• Problem statement:
Update the passage of the green crab article between "Darcie Couture, owner" and "and time consuming.", inclusive, replacing "destructive species" with "harmful species".

• Selected excerpt:
-------------------------
BANGOR—Maine seafood processors gathered in Bangor in late November for the unveiling of a seafood extracting machine invented by Chinese entrepreneur Zhou Peng Fei. The blue device, the size of a large suitcase, was a scaled-down model of the room-sized machine in China which some believe will more efficiently extract chunk meat from green crabs and other crustacea. It’s already been used to extract meat from mitten crabs (which are smaller than green crabs) in China.
The machine’s inventor traveled to Maine at the invitation of Arundel researcher John der Kinderen who’s been working through a Maine Technology Institute (MTI) grant to develop a market for the non-native green crabs that have wreaked havoc on Maine’s soft shell clam population. The state’s Department of Marine Resources (DMR) reported that between 2012 and 2013, Maine’s soft shell clam landings declined from 11.1 million pounds to 10.6 million pounds. DMR attributed at least part of the decline to destruction by green crabs.
Darcie Couture, owner and lead scientist of Access International, a Brunswick-based biotoxin monitoring company, believes part of a solution could include finding a use for the invasive crabs.
“We’d be killing two birds with one stone if we remove the destructive species from the environment and find a useful purpose for those as well,” she said.
One of the major hindrances to marketing green crabs is their small size, just 2-5 inches wide, which makes extraction of the meat difficult and time consuming.
“The only limit is their size, because the flavor is excellent,” said der Kinderen. “Even experienced pickers cannot be convinced to pick them.”
The extraction device invented in China is the only one of its kind in the world, said der Kinderen. He will be applying for the implementation phase of the MTI grant in the spring; such funding could open the door for a Maine processor to work with him experimenting with the new equipment. Any processor interested in such an endeavor can contact him at email@example.com.
Zhou told the crowd of about 30 Maine processors, entrepreneurs, and university professors attending the Nov. 20 demonstration at the Oriental Jade Restaurant that the device can be used to extract meat not only from all types of crabs but also from lobsters. He said one worker, using the scaled-down version, was able to extract about 4 pounds of lobster body meat in an hour. His company in China is also developing other techniques and products to help eliminate waste in the shellfish industry, he said.
-------------------------
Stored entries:
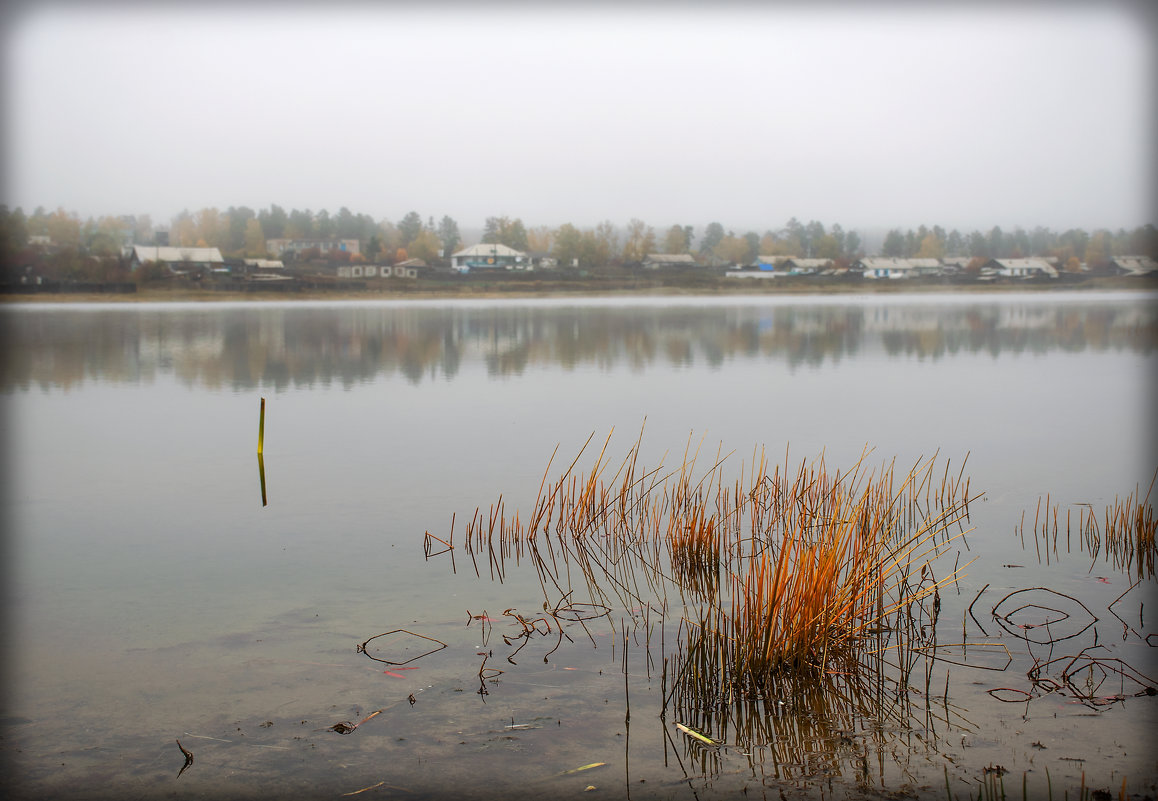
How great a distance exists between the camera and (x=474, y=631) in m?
4.90

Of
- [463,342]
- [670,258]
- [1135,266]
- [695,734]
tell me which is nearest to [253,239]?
[670,258]

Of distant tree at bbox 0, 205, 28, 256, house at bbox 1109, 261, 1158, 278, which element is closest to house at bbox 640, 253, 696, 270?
house at bbox 1109, 261, 1158, 278

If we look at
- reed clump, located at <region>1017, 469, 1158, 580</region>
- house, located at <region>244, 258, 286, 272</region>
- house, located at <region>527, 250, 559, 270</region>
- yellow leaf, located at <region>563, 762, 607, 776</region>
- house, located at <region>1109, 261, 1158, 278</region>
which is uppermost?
house, located at <region>527, 250, 559, 270</region>

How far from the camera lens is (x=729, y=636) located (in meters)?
4.48

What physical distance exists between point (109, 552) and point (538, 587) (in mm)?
3213

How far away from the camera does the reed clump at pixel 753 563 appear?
4.13 metres

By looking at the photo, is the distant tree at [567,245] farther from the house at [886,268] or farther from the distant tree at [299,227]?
the distant tree at [299,227]

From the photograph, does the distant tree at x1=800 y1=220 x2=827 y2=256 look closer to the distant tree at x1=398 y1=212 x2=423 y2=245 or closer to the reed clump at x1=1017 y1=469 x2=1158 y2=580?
the distant tree at x1=398 y1=212 x2=423 y2=245

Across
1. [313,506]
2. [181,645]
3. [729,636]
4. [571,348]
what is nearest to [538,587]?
[729,636]

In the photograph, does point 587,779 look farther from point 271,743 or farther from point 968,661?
point 968,661

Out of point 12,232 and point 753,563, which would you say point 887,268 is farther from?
point 753,563

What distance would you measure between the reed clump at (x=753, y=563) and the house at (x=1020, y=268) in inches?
4016

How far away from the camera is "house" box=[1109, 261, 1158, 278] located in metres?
73.1

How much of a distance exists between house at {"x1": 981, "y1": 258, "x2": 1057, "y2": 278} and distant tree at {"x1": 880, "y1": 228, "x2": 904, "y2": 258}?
25.4 metres
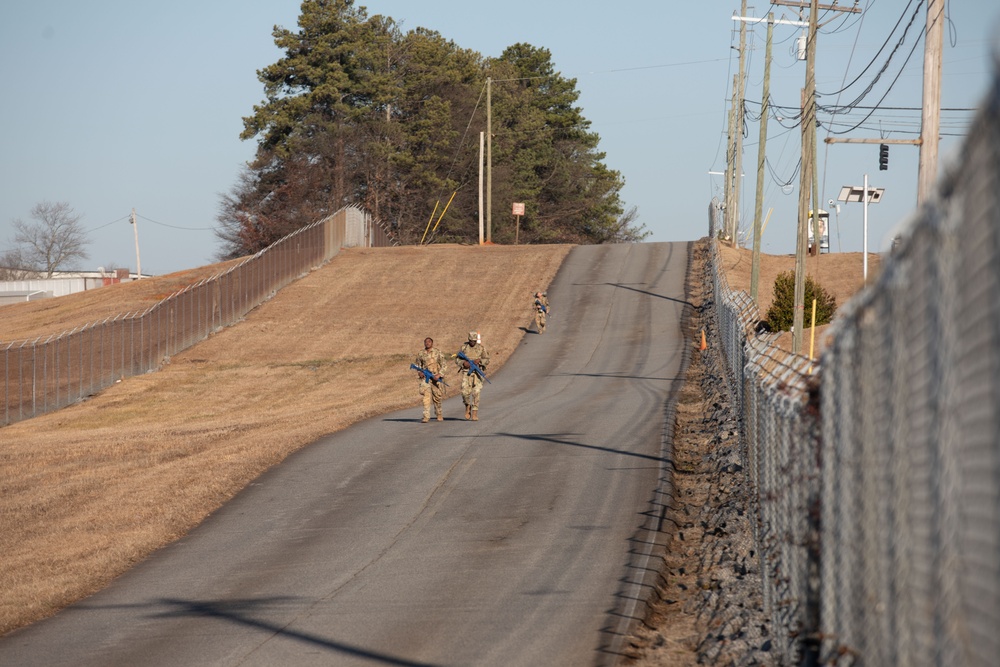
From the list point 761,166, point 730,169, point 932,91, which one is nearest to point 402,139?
point 730,169

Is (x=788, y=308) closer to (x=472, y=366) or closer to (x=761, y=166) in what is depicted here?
(x=761, y=166)

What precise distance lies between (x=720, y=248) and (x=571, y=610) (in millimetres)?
51272

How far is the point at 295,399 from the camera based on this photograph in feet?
124

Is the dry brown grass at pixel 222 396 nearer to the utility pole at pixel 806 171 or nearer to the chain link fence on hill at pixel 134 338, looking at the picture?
the chain link fence on hill at pixel 134 338

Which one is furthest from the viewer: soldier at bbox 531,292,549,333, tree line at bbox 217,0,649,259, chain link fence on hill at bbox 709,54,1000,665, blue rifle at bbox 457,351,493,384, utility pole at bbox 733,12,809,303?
tree line at bbox 217,0,649,259

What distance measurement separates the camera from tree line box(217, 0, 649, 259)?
86.4 m

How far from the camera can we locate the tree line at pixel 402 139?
283 feet

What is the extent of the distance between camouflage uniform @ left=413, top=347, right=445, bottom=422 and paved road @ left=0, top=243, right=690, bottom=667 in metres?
0.49

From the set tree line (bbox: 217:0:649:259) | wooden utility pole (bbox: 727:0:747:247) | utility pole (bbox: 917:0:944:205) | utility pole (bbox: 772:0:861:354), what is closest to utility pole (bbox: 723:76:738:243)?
wooden utility pole (bbox: 727:0:747:247)

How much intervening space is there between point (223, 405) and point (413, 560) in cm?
2509

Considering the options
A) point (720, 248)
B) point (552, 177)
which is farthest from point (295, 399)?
point (552, 177)

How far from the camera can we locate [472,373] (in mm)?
25109

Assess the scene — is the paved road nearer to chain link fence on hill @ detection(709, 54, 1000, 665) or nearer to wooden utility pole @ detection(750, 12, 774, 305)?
chain link fence on hill @ detection(709, 54, 1000, 665)

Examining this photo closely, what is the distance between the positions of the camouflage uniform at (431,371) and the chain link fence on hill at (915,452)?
1813 centimetres
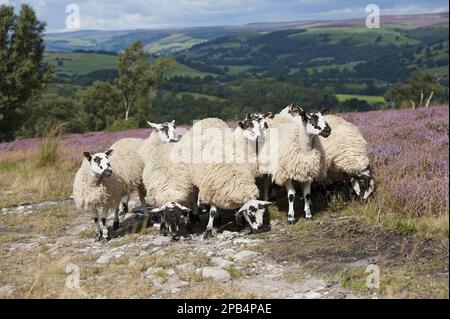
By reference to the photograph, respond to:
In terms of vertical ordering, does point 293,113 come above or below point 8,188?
above

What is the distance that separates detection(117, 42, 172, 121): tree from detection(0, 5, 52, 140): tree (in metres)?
12.8

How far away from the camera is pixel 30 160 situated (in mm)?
19266

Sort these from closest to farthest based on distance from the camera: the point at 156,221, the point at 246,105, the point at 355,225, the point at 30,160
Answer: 1. the point at 355,225
2. the point at 156,221
3. the point at 30,160
4. the point at 246,105

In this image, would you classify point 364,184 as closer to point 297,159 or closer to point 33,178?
point 297,159

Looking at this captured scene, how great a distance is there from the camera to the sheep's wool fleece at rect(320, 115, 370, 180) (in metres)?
10.7

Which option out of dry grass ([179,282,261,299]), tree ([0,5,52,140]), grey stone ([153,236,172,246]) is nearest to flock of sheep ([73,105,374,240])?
grey stone ([153,236,172,246])

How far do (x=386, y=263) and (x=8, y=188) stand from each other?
1359 centimetres

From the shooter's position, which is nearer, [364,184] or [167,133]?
[364,184]

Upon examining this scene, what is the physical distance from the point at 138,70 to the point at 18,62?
51.0 feet

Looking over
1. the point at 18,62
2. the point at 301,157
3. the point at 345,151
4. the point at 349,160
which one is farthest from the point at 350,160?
the point at 18,62

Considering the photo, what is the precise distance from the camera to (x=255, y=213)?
383 inches

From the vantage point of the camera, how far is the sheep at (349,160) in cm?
1057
-------------------------
• Result below:
Darcie Couture, owner and lead scientist of Access International, a Brunswick-based biotoxin monitoring company, believes part of a solution could include finding a use for the invasive crabs.
“We’d be killing two birds with one stone if we remove the harmful species from the environment and find a useful purpose for those as well,” she said.
One of the major hindrances to marketing green crabs is their small size, just 2-5 inches wide, which makes extraction of the meat difficult and time consuming.